### Условия упражнения
1. Какую сумму, согласно тексту о денежных затруднениях Петра, Мельгунов и Волков 3 мая 1762 года от лица императора потребовали от Сената срочно найти на военные расходы?
2. Напишите продолжение текста о денежных затруднениях Петра, начав сразу после его последнего предложения.

### Исходный текст
====================

Наличные запасы быстро были исчерпаны: уже в январе Пётр пустил на расходы 120 тысяч рублей, предназначенных наследнику Павлу, и прекратил оплату счетов покойной тётки частным лицам. Документы Камер-коллегии показывают, что недостающие на достройку Зимнего дворца 100 тысяч пришлось искать проверенным способом – по всем кассам, включая Тульскую провинциальную канцелярию, которая оплатила изготовление дворцовых замков и «шпаниолетов». Зато такую же сумму Пётр распорядился выделить «для переводу в Голштинию».

Принятое ещё в январе решение о переделке медных монет и понижении пробы серебряных пока не дало результатов, зато только текущие расходы заграничной армии исчислялись в феврале 3 338 502 рублями. Судя по расходным ведомостям Кабинета, личные траты императора были умеренными, однако обстановка нового дворца и экипировка голштинской гвардии требовали немалых средств. Екатерина II до 1767 года расплачивалась по счетам покойного супруга за мундиры, позументы и прочую амуницию, за посуду, мебель, книги.

Для жаждавшего стяжать военные лавры государя отсутствие денег стало ударом – для ведения военных действий против Дании необходимо было срочно изыскать около четырёх миллионов. Времени не было. Отказ от летней кампании означал потерю преимущества внезапности. Все начатые реформы отошли на задний план, главной стала «битва за финансы».

В апреле от Синода потребовали срочно сдать всех годных к службе лошадей с вотчинных конских заводов. В мае император распорядился перечеканить в монеты всё имевшееся в Кабинете золото и серебро, затем пустил «в расход» 300 тысяч рублей таможенных сборов и собственное жалованье полковника гвардии. Но ни экономия, ни текущие поступления не могли восполнить нехватку средств. 3 мая 1762 года Мельгунов и Волков от лица императора объявили Сенату о необходимости срочно «сыскать» на военные расходы в 1762 и 1763 годах восемь миллионов рублей «сверх штатного положения» – огромную сумму, больше половины годового бюджета. Этим Пётр дал понять, что решился не на военную демонстрацию, а на настоящую и, возможно, затяжную войну.

====================

### Содержимое набора данных
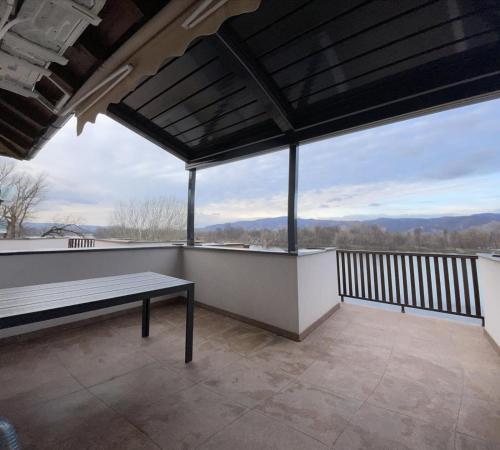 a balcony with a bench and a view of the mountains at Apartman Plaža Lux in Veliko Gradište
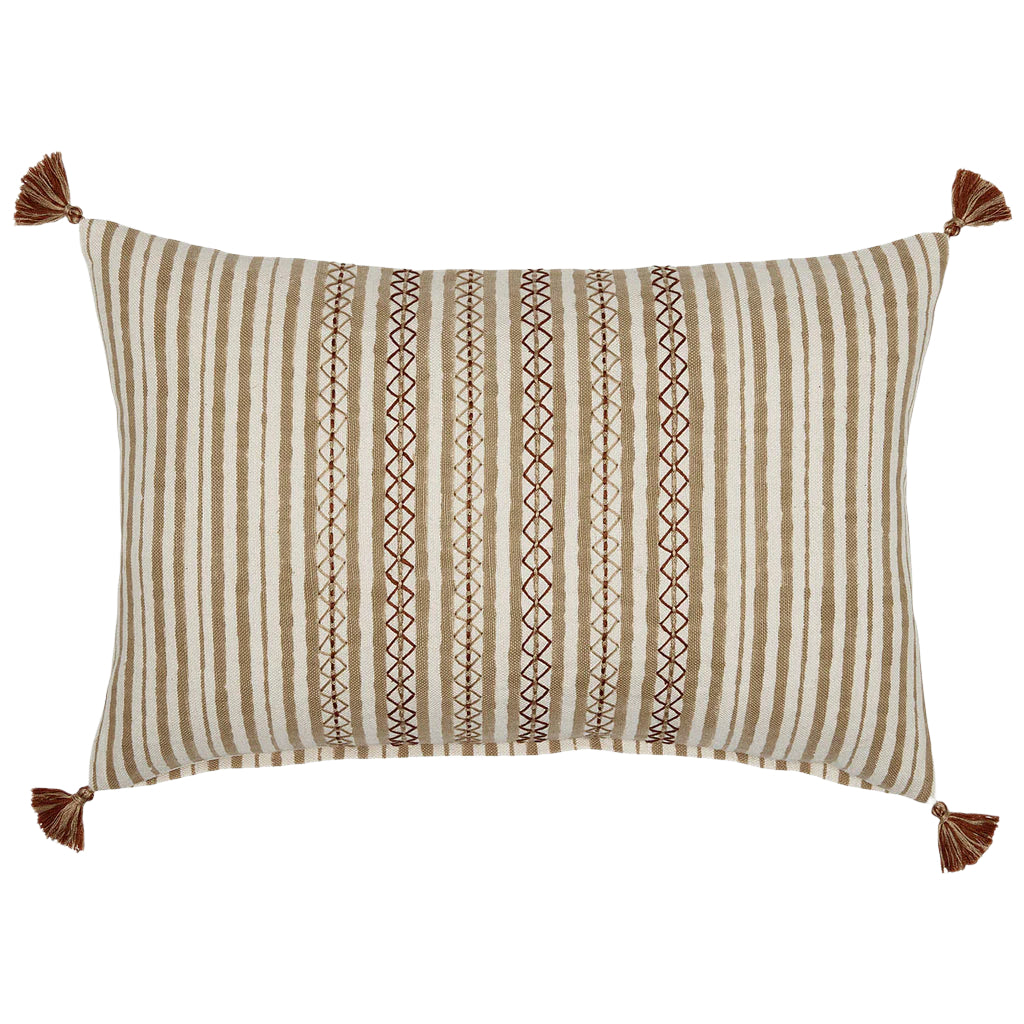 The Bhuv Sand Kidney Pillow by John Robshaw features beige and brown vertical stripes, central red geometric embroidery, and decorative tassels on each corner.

====================

### Ответы к упражнению
1. Восемь миллионов рублей на 1762 и 1763 годы.

2.
Сенат рапортовал о некоторых внутренних резервах – в частности, поступавшем из Нерчинска золоте и серебре, но основной источник поступления средств видел только в бесперебойной работе монетных дворов по перечеканке медных и серебряных денег с понижением веса медных монет (изготовлением из пуда меди не 16, а 32 рублей) и ухудшением пробы серебряных. Но 6 мая сенаторы доложили, что в любом случае доходы начнут поступать не ранее сентября, и видели единственный выход в займе у голландских купцов.

Восемнадцатого мая Императорский совет на первом же своём заседании решал сразу обе проблемы – военную и финансовую. В отношениях с Данией предстояло действовать «силою»: занять для начала мекленбургские города Росток, Висмар и Шверин, дабы обеспечить тылы будущего наступления. Расходы же предполагалось покрыть за счёт выпуска бумажных денег – «банковых билетов» на пять миллионов рублей. 23 мая появился именной указ Петра III о подаче всеми учреждениями в двухнедельный срок ведомостей о расходовании полученных средств.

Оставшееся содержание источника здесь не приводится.